Back then I contacted Big Tom by phoning Rockcorry 15 to reach his manager John McCormick, the local bread delivery man, who was unfailingly helpful and very shrewd.

The band was usually paid 60 per cent of the admission price and took home huge amounts of folded currency to Monaghan in an era when cash was king. Big Tom packed ballrooms from Donegal to Waterford and all the counties in between – but “house full” signs were on the doors of venues in Dublin, Belfast and other cities where rural people had moved to work.

Moving experience

Watching as many as 4,000 rural Irish men and women paying homage to Big Tom shoe-horned into the Galtymore in Cricklewood in London was an unforgettable and very moving experience: he was their hero and they were his people. Big Tom had worked on building sites in the UK when he was younger. A lot of the men were navvies and the women in domestic work, strangers in a strange land dreaming of an idealised Ireland that never was and is never likely to be.

The titles of his hit songs reflected the unapologetic mawkishness of the lyrics – Broken Marriage Vows, The Sunset years Of Life, Back to Castleblayney. And an unbroken chain of hit records led to the ultimate tribute from county singer Susan McCann in 1980 Big Tom Is Still The King; it topped the Irish best-selling charts for a month.

Big Tom’s records were released on the Denver label that he owned with business partner, songwriter John McCawley, and he was presented with a Gold Award for more than one million sales in 1980. And nine years later Big Tom and the Mainliners were reunited on stage at the Oasis (billed as Ireland’s biggest nightclub) in Castleblayney and a reported 4,000 fans paid at the door.

Success inevitably generates envy and often derision, and Big Tom and the Mainliners were the butt of jokes from other bands that were often more accomplished musically but failed to attract an audience, whatever about adulation. The ridicule must have hurt and when they responded to the jibes, it was never direct. The band and the big fella would remark cryptically that they “hadn’t seen a floorboard for years” – a reference to ballrooms wall-to-wall with dancers everywhere they appeared.

Unashamed sentimentality

There were no sides to Big Tom: the appeal of his songs was unashamed sentimentality; he had no time for smart-alecs. And the closest he came to irony was an enormous guitar in wrought iron on the gates of his family home near Castleblayney.

He was very shy – not retiring, or reclusive or whatever euphemism is used to describe more sophisticated artists who repel any intrusion of their privacy.
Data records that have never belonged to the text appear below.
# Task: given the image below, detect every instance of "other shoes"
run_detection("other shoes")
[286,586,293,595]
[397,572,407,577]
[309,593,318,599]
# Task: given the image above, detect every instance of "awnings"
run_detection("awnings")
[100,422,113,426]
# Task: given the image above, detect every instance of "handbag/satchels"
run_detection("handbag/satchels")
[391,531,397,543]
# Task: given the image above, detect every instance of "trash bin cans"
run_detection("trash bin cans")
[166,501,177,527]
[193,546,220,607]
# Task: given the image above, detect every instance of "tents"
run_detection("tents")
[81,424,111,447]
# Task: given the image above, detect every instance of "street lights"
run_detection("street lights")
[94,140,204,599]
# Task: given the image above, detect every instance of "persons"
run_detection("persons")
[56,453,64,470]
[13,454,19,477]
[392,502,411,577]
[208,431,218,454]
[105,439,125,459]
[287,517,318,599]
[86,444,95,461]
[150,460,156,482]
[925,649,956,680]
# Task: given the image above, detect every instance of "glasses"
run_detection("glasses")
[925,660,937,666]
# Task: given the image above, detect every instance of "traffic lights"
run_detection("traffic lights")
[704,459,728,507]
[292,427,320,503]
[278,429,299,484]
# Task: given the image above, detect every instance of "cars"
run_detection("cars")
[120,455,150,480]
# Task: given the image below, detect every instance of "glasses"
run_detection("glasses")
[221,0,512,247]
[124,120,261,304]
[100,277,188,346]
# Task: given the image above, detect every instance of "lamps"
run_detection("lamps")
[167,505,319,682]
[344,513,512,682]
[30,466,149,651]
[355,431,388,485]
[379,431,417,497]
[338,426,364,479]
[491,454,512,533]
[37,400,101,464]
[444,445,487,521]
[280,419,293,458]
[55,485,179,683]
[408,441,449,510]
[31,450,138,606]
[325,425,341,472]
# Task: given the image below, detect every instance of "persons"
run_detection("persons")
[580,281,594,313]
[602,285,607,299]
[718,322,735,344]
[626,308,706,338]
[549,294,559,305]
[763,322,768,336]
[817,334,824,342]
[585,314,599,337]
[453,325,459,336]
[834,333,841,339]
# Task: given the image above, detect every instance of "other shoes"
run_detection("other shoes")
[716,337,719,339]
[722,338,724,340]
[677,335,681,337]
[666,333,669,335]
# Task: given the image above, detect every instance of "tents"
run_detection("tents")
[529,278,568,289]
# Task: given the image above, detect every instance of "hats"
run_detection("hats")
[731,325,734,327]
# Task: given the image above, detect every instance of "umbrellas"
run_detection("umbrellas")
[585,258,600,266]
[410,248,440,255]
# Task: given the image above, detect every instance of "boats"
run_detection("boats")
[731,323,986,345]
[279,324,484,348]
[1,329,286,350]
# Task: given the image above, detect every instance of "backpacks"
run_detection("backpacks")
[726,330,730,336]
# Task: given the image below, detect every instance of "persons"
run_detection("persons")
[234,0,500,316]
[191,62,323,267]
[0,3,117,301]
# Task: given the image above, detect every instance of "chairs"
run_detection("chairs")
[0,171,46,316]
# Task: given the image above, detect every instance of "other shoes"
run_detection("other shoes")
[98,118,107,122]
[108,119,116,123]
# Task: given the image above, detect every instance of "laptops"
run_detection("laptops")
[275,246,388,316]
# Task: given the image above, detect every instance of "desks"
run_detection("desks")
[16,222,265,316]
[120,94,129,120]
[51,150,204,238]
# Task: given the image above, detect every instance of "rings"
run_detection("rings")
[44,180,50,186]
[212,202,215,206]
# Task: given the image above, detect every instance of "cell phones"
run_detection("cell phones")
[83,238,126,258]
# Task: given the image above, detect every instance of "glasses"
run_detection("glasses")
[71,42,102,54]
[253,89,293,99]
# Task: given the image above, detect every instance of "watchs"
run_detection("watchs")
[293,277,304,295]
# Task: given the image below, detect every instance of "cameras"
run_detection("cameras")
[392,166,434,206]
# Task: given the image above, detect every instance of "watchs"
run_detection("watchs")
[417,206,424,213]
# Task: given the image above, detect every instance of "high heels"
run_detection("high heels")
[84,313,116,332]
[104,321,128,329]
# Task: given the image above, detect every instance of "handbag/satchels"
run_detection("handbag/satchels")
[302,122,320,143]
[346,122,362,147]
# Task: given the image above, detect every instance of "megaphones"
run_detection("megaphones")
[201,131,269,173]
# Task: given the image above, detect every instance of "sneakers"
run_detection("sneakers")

No, Big Tom dreaded interviews with journalists although he was never anything but polite and pleasant. I don’t think he could articulate in a manner that he thought was expected of him; I believe he reasoned that the lyrics of the songs he sang spoke for him and he had nothing further to add.

The death of his wife Rose in January when he was 81 years old is said to have broken his heart in the same way that hearts are broken in the songs he sang. She was his rock: he relied on Rose and their close-knit family to make sense of the fame and fortune that continued to surprise him after 52 years.

Big Tom McBride would have been astonished then extremely proud of the President Higgins’ message of sympathy to his children Thomas, Dermot, Aisling and Siobhán yesterday.

And a generation of children to whom Big Tom was the matchmaker for their parents should remember him with gratitude.